Proceeds from the DVD sales will be used to restore the theater and renovate the three-story Phoenix Restaurant into a museum, piano bar and restaurant.
Butala sees the museum as a haven for the 75 living artists inducted into the museum.
He says they have memorabilia from more than 150 artists ranging from clothing worn by the McGuire Sisters on the cover of a national magazine to clothes worn by the Backstreet Boys during their Into the Millennium Tour.
"I'm trying to capture the legacy of the greatest vocal groups in the world," he said.
The venture is a labor of love for Butala.
"Nobody's in this for the money. I'd like to leave this as a legacy," the 65-year-old entertainer said.
A working artist who just released his 75th album, Butala and The Letterman still perform 100 shows a year. When not working, Butala has committed to his time to the Vocal Group Hall of Fame.
He announced last month that he was moving back to his childhood home on Sharon's West Hill.
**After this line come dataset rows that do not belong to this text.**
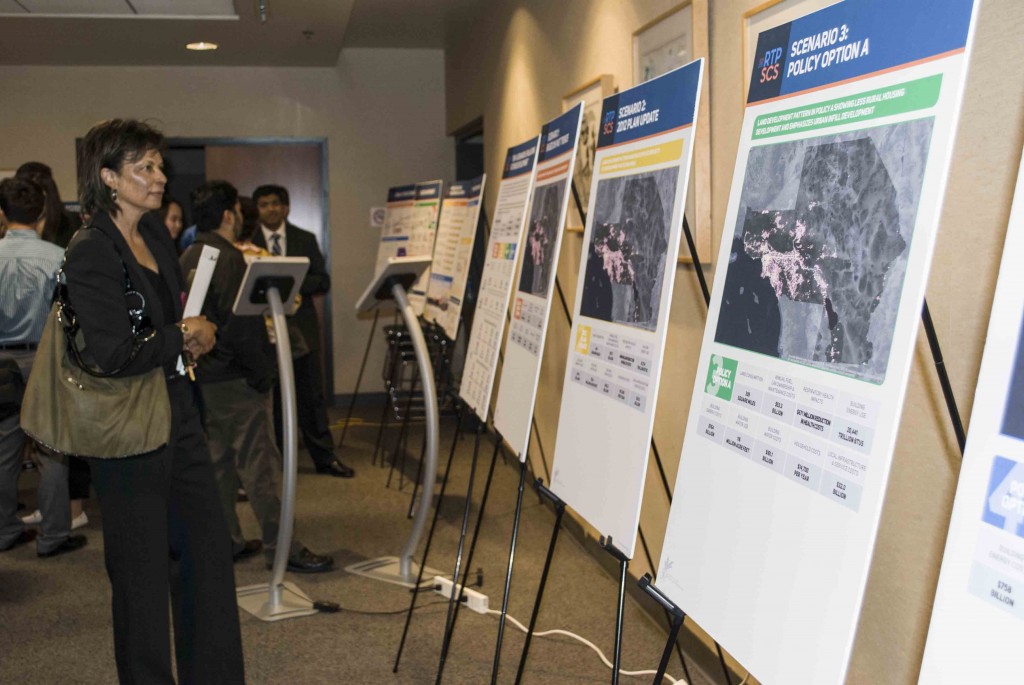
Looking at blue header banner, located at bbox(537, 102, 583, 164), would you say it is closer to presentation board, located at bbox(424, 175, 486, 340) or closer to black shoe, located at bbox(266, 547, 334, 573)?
presentation board, located at bbox(424, 175, 486, 340)

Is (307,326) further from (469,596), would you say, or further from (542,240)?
(542,240)

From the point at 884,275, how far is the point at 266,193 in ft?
16.1

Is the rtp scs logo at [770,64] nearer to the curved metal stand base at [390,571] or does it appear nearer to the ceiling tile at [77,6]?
the curved metal stand base at [390,571]

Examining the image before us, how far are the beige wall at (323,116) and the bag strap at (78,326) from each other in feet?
17.6

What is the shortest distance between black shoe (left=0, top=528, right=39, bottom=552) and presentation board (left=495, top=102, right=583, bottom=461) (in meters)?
2.79

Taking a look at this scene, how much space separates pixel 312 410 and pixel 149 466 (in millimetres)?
3057

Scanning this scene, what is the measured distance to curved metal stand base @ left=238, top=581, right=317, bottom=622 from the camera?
131 inches

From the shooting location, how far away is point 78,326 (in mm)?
2145

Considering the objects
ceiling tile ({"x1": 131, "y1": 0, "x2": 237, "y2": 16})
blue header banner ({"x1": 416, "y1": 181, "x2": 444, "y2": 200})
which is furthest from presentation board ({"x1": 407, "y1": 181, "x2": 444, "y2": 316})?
ceiling tile ({"x1": 131, "y1": 0, "x2": 237, "y2": 16})

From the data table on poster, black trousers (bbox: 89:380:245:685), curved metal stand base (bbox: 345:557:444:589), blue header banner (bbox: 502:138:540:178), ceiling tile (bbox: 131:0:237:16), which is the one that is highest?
ceiling tile (bbox: 131:0:237:16)

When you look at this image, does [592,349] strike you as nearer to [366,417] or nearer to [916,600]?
[916,600]

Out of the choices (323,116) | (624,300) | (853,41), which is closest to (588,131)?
(624,300)

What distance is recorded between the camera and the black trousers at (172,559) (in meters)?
2.17

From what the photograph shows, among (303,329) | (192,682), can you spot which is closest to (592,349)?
(192,682)
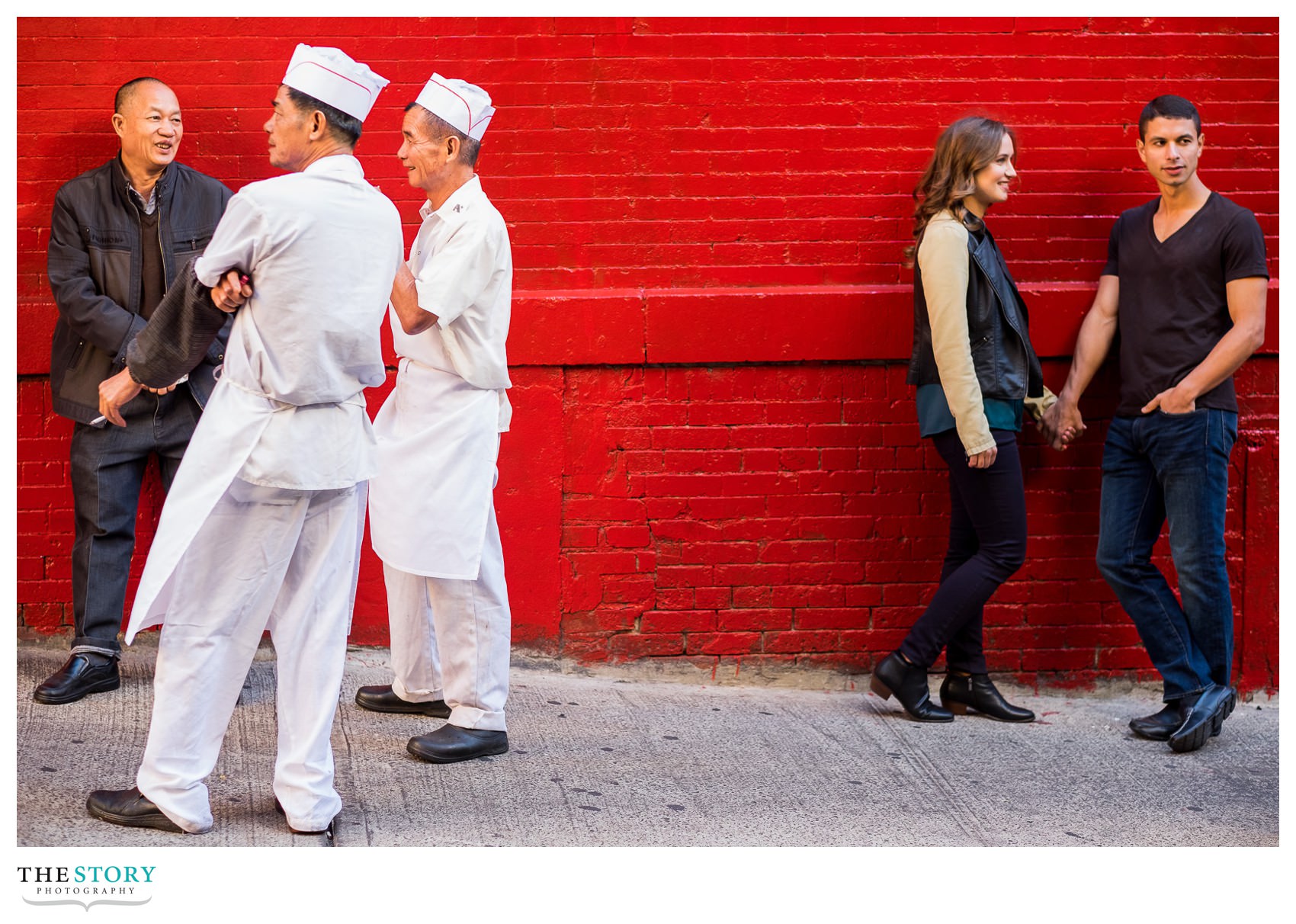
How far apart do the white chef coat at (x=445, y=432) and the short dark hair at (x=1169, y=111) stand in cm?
231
He left Sharon at 10 with his mother for a two-week visit to an ailing relative in California. During the trip, Butala auditioned for and was asked to join the famed Mitchell Boys Choir.
"I remember calling my father to see what to do and he said, 'Whatever you want to do,'" he said.
Butala joined the choir, and four days later he and the other choir boys were filming "On Moonlight Bay" with Doris Day.
He returned to Sharon for a visit about a year later after his grandfather had a stroke, and Butala found his name on the marquis of the Columbia Theater with Day and actor Gordon MacRea. "On Moonlight Bay" was being shown.
Butala recalls performing on the stage between screenings of the movie.
As his career as a child singer grew, Butala's family -- his parents and 10 brothers and sisters -- followed him to California in 1952.
But it was those early fond memories of childhood that brought him back to Sharon. He's hoping a mix of private and state grants, as well as the sales of the Vocal Group Hall of Fame's own products will make his dreams of a museum and venue for Vocal Group Hall of Fame inductees a reality.
"My only regret is that I should have done this 20 years before," Butala said.